Я осматривалась дальше. Прямо передо мной открывалось зрелище, которое тебя привело бы в истинный восторг, это точно. На комоде коричневого цвета в стиле семидесятых (предположительно, оригинал) стояло множество чучел животных. Просто немыслимо. Я подошла ближе и стала рассматривать коллекцию. На комоде стояли, среди прочего, две белки, бобр, канюк, два зайца, морская свинка, попугай, кошка (не без повреждений: вероятно, на проезжей части под колеса попала) и голубь. Я была уверена, коллекция – не совсем легальная, но бомбезная – однозначно. Над комодом висела полка, на которой стоял корабль в бутылке, а рядом фотография маленького мальчика, он выглядел немногим старше тебя. Фотография была довольно старая. Может, это сын Гельмута? Или он сам? Сколько лет фотографии, определить было невозможно.

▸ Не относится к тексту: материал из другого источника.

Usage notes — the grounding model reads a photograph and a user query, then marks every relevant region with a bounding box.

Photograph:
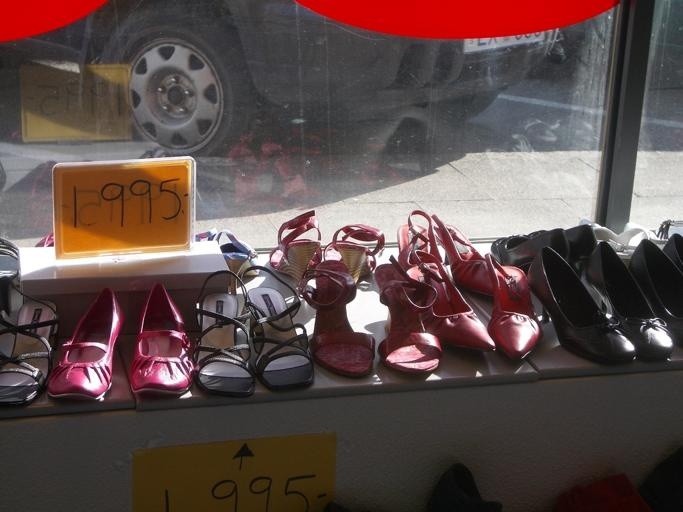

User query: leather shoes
[46,286,126,403]
[130,278,194,396]
[491,220,683,365]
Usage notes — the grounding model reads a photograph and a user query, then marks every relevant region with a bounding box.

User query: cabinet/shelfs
[0,233,683,511]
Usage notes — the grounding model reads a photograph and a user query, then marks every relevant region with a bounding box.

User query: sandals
[1,236,20,283]
[0,299,61,408]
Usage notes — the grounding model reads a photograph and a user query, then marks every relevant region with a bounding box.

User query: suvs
[0,3,563,158]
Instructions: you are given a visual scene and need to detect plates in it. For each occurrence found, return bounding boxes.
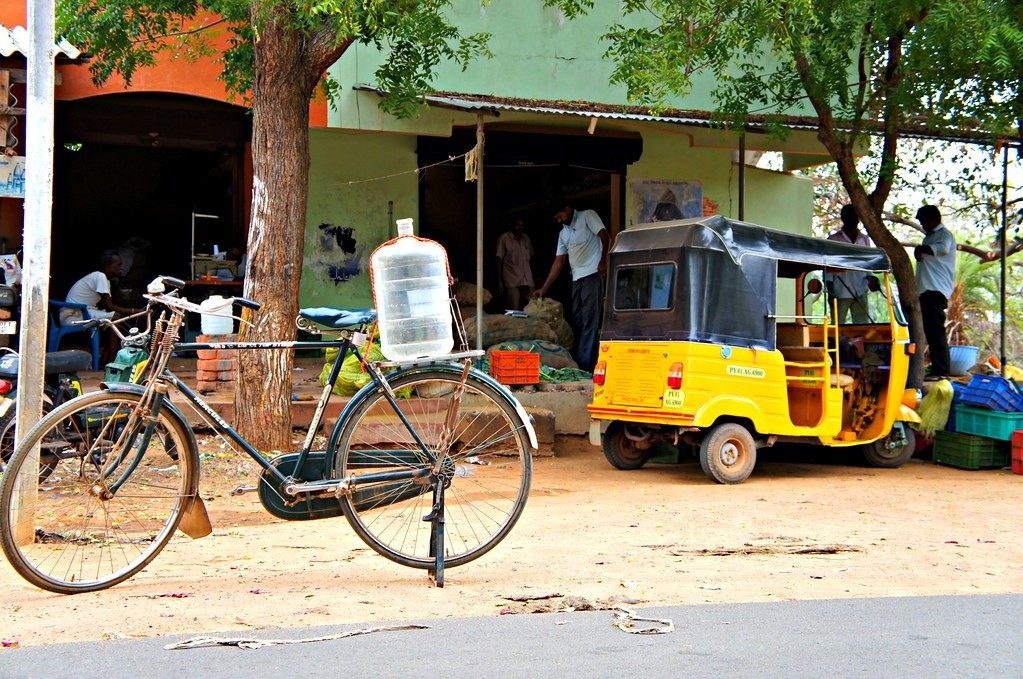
[197,253,209,257]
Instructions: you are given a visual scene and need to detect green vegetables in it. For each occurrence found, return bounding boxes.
[469,344,592,384]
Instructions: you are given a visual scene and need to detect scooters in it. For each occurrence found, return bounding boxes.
[0,287,191,485]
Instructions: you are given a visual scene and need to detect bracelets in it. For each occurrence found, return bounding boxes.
[132,308,134,314]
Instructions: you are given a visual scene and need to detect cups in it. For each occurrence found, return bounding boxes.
[214,245,219,255]
[218,253,223,261]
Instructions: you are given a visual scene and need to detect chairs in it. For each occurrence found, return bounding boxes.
[48,299,101,372]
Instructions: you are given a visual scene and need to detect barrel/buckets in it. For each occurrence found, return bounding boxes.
[201,295,233,335]
[948,345,978,376]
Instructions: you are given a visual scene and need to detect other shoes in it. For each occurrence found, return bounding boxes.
[98,359,122,374]
[925,371,949,380]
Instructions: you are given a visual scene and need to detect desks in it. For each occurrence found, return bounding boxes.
[164,279,243,342]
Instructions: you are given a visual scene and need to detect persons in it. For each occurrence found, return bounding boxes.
[914,205,956,382]
[824,203,870,324]
[533,199,610,373]
[496,219,535,310]
[59,249,150,367]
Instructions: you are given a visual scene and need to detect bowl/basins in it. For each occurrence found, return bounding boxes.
[200,275,206,281]
[211,276,218,282]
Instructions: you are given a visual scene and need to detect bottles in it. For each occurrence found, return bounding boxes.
[207,269,210,280]
[455,464,477,477]
[196,273,199,280]
[371,218,454,362]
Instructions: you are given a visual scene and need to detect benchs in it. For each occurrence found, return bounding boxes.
[775,321,854,387]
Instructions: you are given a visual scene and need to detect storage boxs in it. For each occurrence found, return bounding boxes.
[932,373,1023,475]
[489,349,540,384]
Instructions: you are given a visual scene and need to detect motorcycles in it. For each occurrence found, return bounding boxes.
[589,215,924,484]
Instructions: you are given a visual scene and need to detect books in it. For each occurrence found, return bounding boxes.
[512,314,527,317]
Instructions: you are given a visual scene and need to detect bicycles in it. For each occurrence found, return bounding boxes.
[0,276,539,594]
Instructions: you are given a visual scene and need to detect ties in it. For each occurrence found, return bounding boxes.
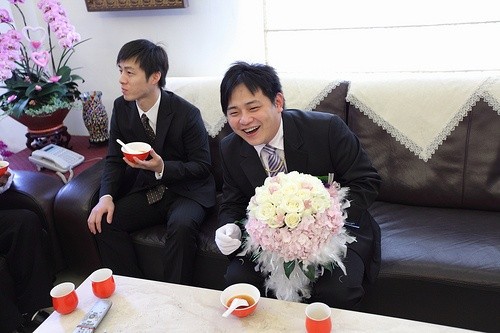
[260,144,287,177]
[139,114,166,205]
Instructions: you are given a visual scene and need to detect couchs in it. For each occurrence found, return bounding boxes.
[0,171,64,271]
[54,76,500,333]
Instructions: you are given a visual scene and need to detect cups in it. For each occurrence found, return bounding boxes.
[49,281,78,314]
[91,268,115,297]
[305,301,332,333]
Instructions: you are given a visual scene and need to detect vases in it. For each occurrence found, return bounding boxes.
[3,108,73,134]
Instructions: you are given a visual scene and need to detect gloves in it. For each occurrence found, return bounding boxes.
[216,223,242,255]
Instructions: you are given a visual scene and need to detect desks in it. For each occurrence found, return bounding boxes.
[32,269,483,333]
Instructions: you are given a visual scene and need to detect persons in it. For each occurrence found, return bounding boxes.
[0,156,51,333]
[216,61,384,312]
[86,39,216,286]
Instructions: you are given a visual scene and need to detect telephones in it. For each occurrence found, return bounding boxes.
[28,143,85,173]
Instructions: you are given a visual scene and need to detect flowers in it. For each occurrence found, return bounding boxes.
[243,171,350,279]
[0,0,92,118]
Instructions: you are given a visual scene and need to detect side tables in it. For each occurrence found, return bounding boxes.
[3,135,109,179]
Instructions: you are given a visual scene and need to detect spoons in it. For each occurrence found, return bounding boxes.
[222,297,248,317]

На чучелах скопился целый слой пыли. Я рассеянно протерла рукавом спортивной кофты стеклянные глаза канюка и сразу пожалела об этом. У него был странный взгляд. Я не знаю, как это описать: какой-то буравящий и одновременно неживой, безучастный. Как будто он смотрит на меня очень внимательно, и при этом – мимо меня. Я спрашиваю себя, как выглядели твои глаза, когда тебя достали из пучины. Они были закрыты или открыты? И если они были открыты, куда они смотрели? Что ты видел перед гибелью? Рыбу? Я надеюсь, ты видел рыбу. И я надеюсь, ты не думал обо мне. Пожалуйста! Потому что меня не было рядом, чтобы помочь тебе. То, чего я желаю больше всего, это чтобы ты в последние секунды жизни думал не обо мне. Не о том, что я должна быть рядом, чтобы спасти тебя. Чтобы ты не тосковал обо мне в тот момент и не думал, что мы больше никогда не увидимся. Я ощутила смутное чувство вины, и это сводило меня с ума. Я надеюсь, что ты думал только о рыбах, о плавающих блюдцах и, может быть, о дельфинах, хотя к ним ты относился с недоверием. Животные, которые делают вид, что они рыбы, но рыбами при этом не являются. Это было для тебя подозрительно.
Я заплакала. Уже достижение, потому что после твоих похорон и до этого момента – в чужой комнате старого незнакомого человека – я еще не плакала. А как человеку плакать, если внутри у него лишь Ничто? А сейчас вырывалось наружу целое море, порой бушующее в моих ушах. Я вытерла глаза, и мне вспомнилось еще кое-что. Я снова повернулась к комоду, взяла канюка и повернула его клювом к стене. От его стеклянных глаз мне было не по себе. Потом я легла на коричневый кожаный диван, стоявший почти в центре комнаты напротив двери. Оттого, что я туда-сюда ворочалась, кожаное покрытие дивана скрипело. Я укрылась и, лежа на спине, уставилась в потолок. Выключить свет я забыла, но вставать еще раз не хотелось, и я просто закрыла глаза.